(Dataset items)
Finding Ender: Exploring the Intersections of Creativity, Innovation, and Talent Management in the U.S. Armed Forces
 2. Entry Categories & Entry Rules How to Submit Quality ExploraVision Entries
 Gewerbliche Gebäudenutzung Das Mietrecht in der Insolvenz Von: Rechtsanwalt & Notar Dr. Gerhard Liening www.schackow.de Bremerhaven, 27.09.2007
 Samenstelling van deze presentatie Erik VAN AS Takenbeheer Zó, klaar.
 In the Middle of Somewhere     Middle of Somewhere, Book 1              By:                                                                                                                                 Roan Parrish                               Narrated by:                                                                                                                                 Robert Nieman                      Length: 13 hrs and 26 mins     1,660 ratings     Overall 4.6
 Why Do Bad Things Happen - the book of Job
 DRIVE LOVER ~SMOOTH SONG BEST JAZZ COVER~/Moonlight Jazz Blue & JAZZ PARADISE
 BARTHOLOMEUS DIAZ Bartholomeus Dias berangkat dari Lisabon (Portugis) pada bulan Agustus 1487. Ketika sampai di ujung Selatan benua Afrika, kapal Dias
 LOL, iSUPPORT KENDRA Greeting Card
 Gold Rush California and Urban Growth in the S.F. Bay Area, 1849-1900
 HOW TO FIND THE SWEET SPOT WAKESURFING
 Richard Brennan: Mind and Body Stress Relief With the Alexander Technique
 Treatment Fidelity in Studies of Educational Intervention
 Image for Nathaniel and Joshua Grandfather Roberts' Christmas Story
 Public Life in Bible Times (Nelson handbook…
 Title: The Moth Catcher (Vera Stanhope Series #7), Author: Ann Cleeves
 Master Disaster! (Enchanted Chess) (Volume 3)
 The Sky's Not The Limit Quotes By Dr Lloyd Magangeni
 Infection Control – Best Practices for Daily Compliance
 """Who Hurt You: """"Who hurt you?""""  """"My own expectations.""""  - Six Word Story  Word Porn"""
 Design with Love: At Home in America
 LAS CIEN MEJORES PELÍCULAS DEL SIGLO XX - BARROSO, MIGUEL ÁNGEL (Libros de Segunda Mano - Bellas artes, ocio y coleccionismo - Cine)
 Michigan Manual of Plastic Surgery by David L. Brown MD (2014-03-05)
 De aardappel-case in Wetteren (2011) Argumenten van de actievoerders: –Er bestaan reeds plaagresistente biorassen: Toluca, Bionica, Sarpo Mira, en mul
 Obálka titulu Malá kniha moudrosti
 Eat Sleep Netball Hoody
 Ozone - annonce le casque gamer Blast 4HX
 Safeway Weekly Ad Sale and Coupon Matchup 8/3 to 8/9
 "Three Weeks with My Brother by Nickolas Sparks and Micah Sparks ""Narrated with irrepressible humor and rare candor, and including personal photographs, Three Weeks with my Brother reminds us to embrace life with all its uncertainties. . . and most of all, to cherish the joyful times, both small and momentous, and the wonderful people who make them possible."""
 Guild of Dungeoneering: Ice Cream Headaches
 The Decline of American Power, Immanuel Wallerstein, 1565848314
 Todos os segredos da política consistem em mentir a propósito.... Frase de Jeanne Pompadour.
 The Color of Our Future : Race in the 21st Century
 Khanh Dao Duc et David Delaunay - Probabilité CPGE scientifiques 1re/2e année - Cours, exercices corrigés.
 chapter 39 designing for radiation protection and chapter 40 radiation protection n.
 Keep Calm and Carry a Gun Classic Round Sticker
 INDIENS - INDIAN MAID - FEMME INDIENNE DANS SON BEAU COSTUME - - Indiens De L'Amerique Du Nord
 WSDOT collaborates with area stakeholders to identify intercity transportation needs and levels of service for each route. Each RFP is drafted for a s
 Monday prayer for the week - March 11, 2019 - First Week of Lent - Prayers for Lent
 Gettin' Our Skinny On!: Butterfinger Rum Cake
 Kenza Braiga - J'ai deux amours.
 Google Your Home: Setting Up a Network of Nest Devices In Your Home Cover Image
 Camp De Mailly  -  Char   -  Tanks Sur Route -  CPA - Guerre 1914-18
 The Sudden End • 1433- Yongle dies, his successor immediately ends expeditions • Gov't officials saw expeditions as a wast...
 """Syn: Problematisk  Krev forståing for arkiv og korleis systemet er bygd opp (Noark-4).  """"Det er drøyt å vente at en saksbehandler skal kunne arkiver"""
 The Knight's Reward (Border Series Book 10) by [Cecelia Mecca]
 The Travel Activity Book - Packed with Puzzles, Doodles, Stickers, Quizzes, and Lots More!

# Task goal:
Go through the lines above. Select every one that has the string "Story".

# Your solution:
 Image for Nathaniel and Joshua Grandfather Roberts' Christmas Story
 """Who Hurt You: """"Who hurt you?""""  """"My own expectations.""""  - Six Word Story  Word Porn"""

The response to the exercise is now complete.